Frontline Pola-R-CHP, CAR-T Second-Line Therapy Are Not Cost-Effective Choices For Patients With DLBCL

An economic analysis showed that neither polatuzumab vedotin nor CD19-directed CAR T-cell therapy are likely to be the most cost-effective for patients with diffuse large B-cell lymphoma based on their high costs and current long-term survival estimates.

Abi Vijenthira, MD, SM

Compared with standard of care (SOC) treatment, neither pola-R-CHP (polatuzumab vedotin-piiq [Polivy] with rituximab [Rituxan], cyclophosphamide, doxorubicin, and prednisone), nor second-line CAR-T cell therapy represents the most cost-effective option for patients with diffuse large B-cell lymphoma (DLBCL) in the United States or Canada. However, both therapies have demonstrated improvements in progression-free survival (PFS) for this patient’s population, according to findings published in the Journal of Clinical Oncology.

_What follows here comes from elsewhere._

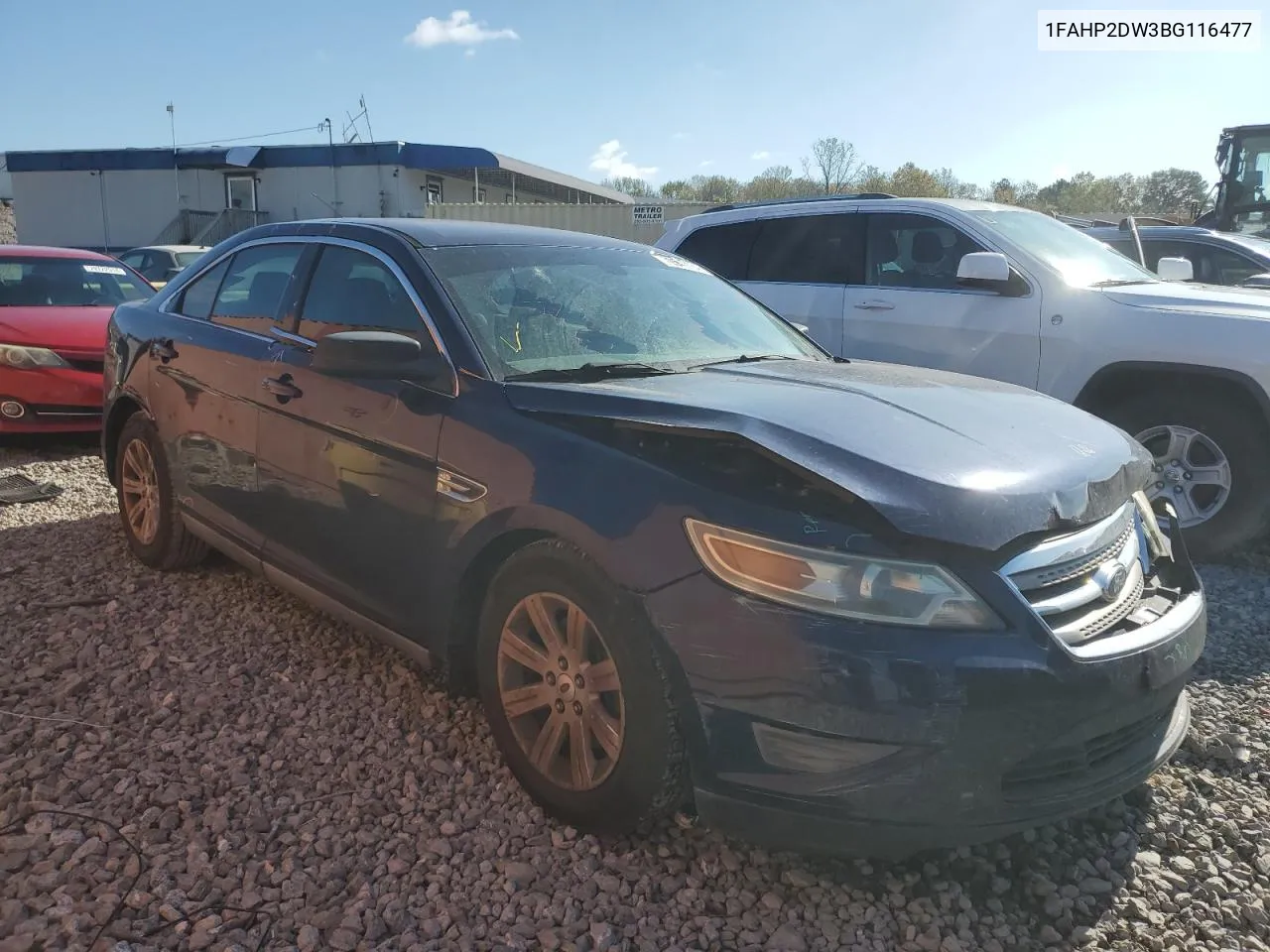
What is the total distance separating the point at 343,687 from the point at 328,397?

In 10,000 simulations, each strategy was found to be incrementally more effective than its respective SOC, but also more costly. Adding pola-R-CHP to SOC incurred an incremental cost-effectiveness ratio (ICER) of $546,956 (range, $338,797-$1,199,923) USD/quality-of-life adjusted years (QALY) and $245,381 (range, $151,671-$573,250) CAD/QALY.

The addition of second-line CAR T-cell therapy to SOC led to an ICER of $309,813 (range, $190,197-$694,200) USD/QALY and $303,163 (range, $221,300-$1,063,864) CAD/QALY. Lastly, adding both pola-R-CHP and second-line CAR-T to the SOC yielded an ICER of $488,284 (range, $326,765-$840,157) USD/QALY and $267,050 (range, $182,832-$520,922) CAD/QALY.

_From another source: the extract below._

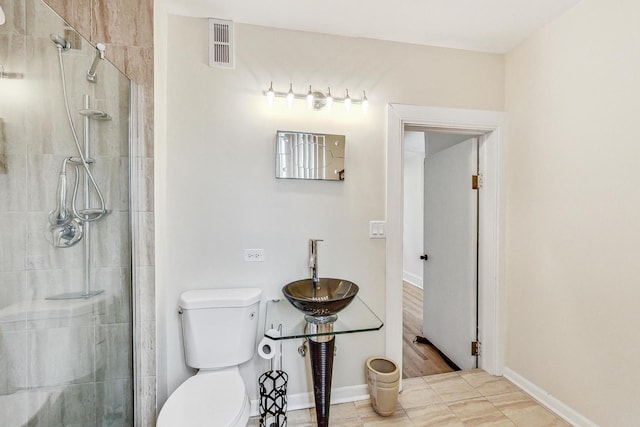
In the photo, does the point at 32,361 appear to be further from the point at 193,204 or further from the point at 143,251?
the point at 193,204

“Although there is great excitement regarding the important PFS improvements in the frontline and second-line treatment of DLBCL reported by the POLARIX (NCT03274492), ZUMA-7 (NCT03391466), and TRANSFORM (NCT03575351) trials, this must be tempered with a realistic consideration of the costs of these therapies and their implementation,” Abi Vijenthira, MD, SM, a hematologist in the Division of Medical Oncology and Hematology at Princess Margaret Cancer Centre in Toronto, Canada, and co-investigators, wrote in the study. “On the basis of the current prices of these therapies, we found that alone or together, they were unlikely to be cost-effective from both a US and a Canadian payer perspective.”

R-CHOP [rituximab, cyclophosphamide, doxorubicin, vincristine, and prednisone] has been the SOC for DLBCL for nearly 2 decades, and autologous stem-cell transplant (ASCT) has been a SOC for relapsed disease for even longer. Recently, data from the POLARIX trial showed that pola-R-CHP yielded a super PFS benefit to R-CHOP, although a 2-year analysis did not show a survival benefit. Of note, polatuzumab vedotin is expensive: in the United States it is listed at $15,600 per 140-mg vial; representing a $93,600 price tag for a 6-cycle treatment for a 70-kg patient, which was the model used for the analysis.

Another recent development in the DLBCL space has been the recently published ZUMA-7 trial and the TRANSFORM studies, which compared axicabtagene ciloleucel (axi-cel; Yescarta) and lisocabtagene maraleucel (liso-cel; Carvykti) to salvage chemotherapy with or without ASCT for patients with primary refractory or early relapse of DLBCL within 12 months of frontline therapy. Both trials showcased significant PFS benefits for these patients; however, follow-up remains short and long-term survival is still largely undocumented. Like polatuzumab vedotin, CAR T-cell therapy comes with a significant cost. The drug costs can range from $399,000-$410,300 USD, not including additional inpatient supportive care costs.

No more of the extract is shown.